__Extracted material__
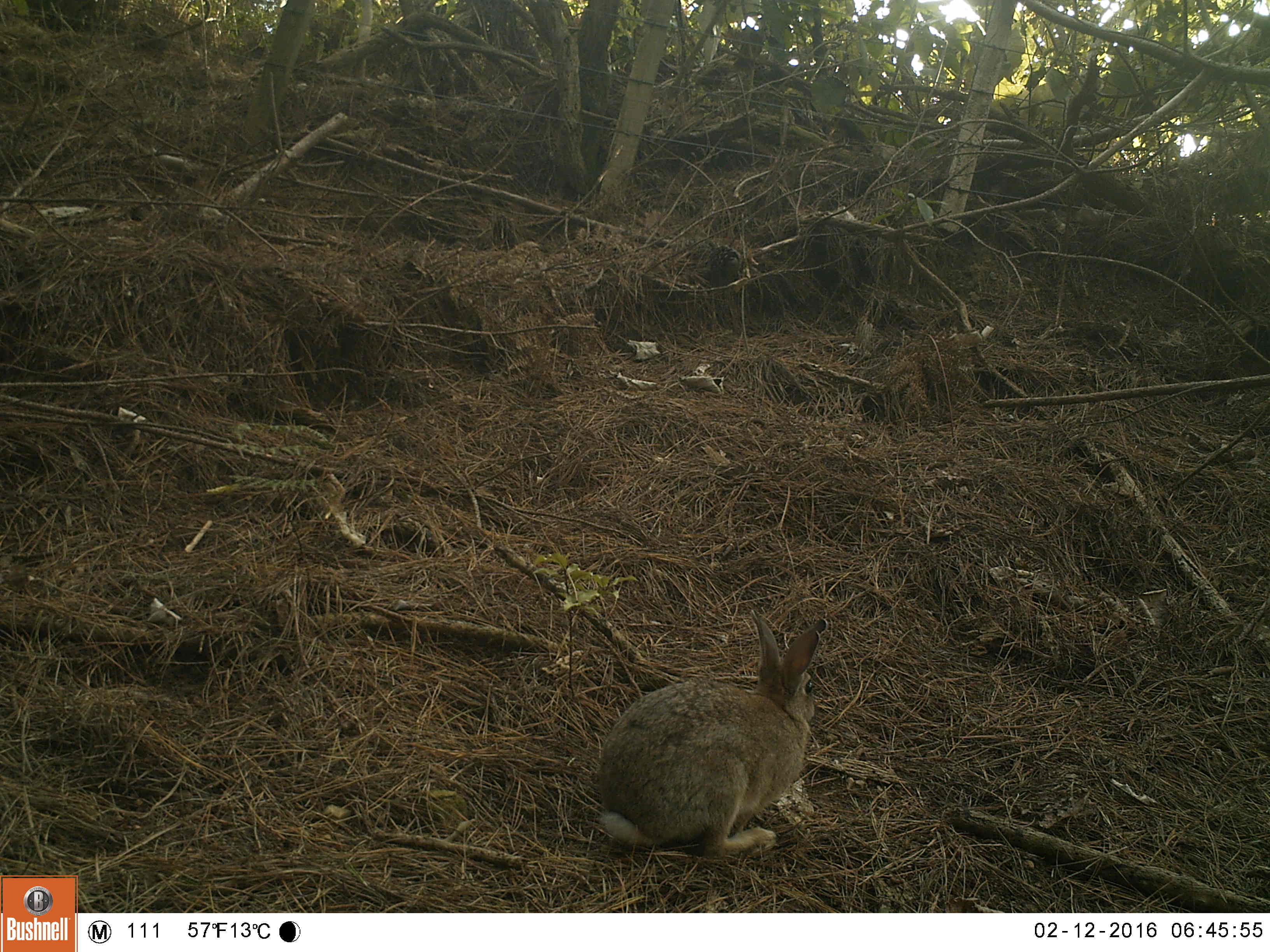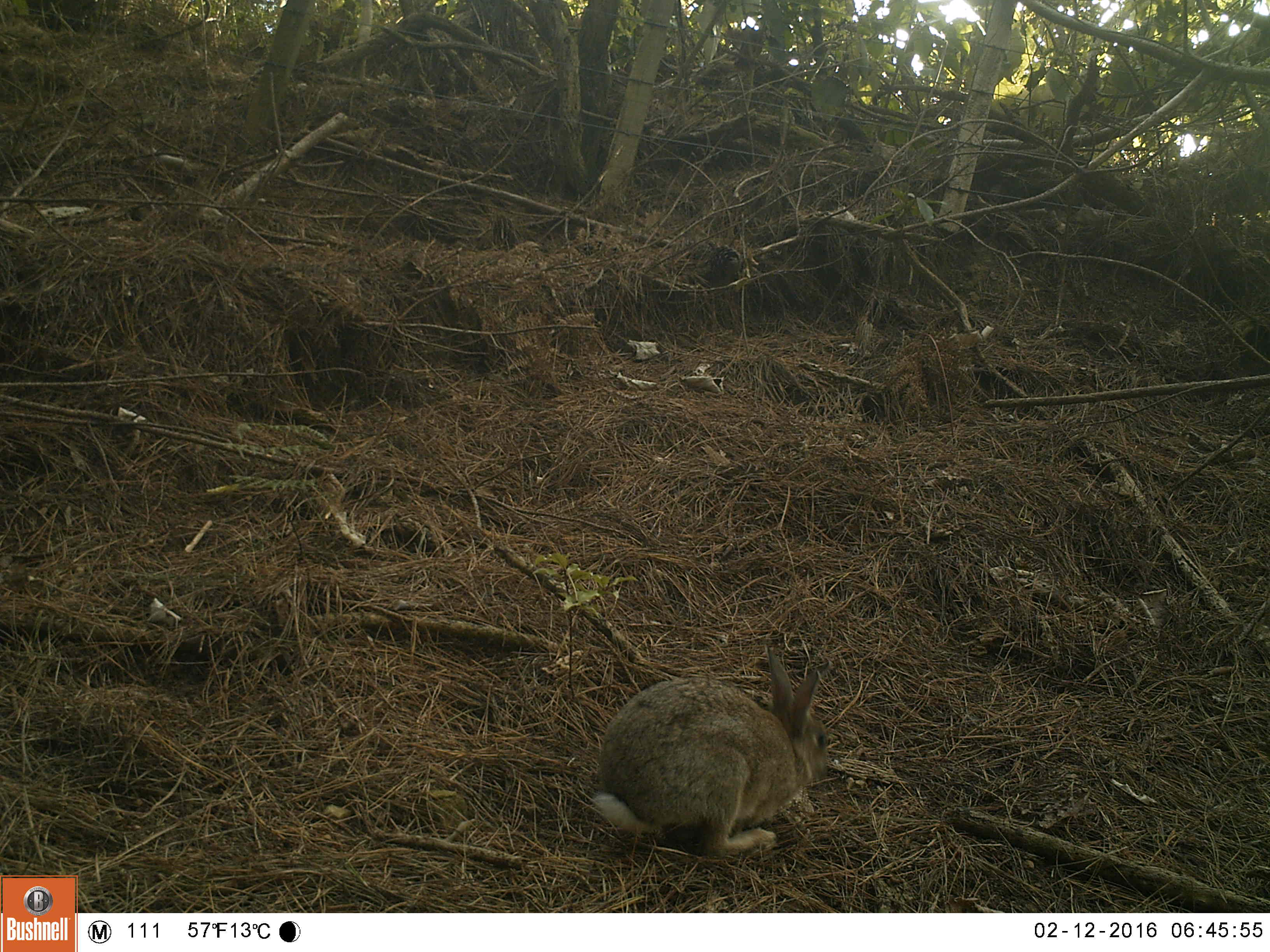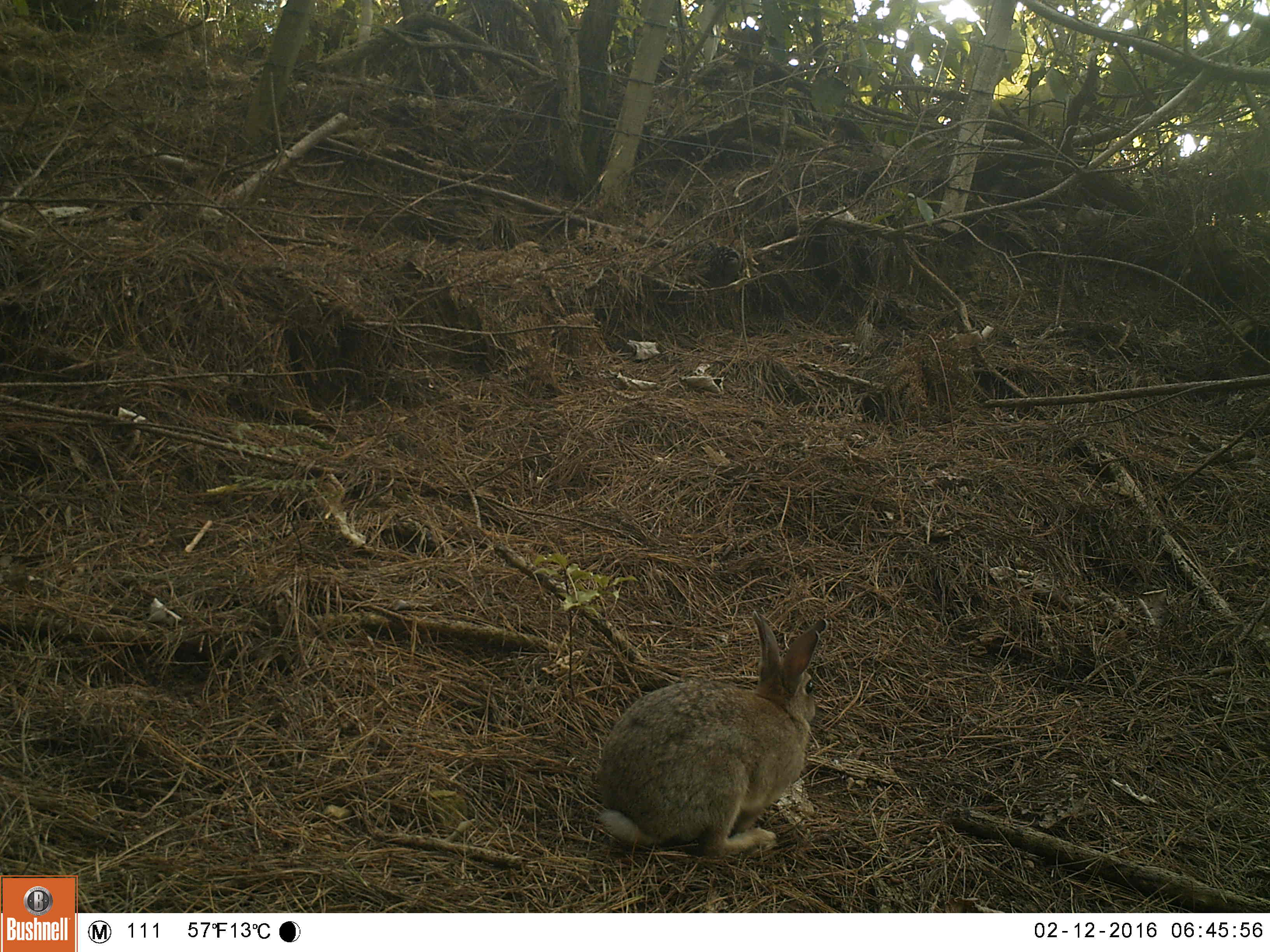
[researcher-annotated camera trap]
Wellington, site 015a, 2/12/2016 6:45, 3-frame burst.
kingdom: Animalia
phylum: Chordata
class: Mammalia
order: Lagomorpha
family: Leporidae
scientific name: Leporidae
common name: rabbit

__Directions for this task__
Through the last line of the entries above, beginning at the line containing "kingdom: Animalia", transcribe each line exactly, both ends included and nothing more.

__Answer to the problem__
kingdom: Animalia
phylum: Chordata
class: Mammalia
order: Lagomorpha
family: Leporidae
scientific name: Leporidae
common name: rabbit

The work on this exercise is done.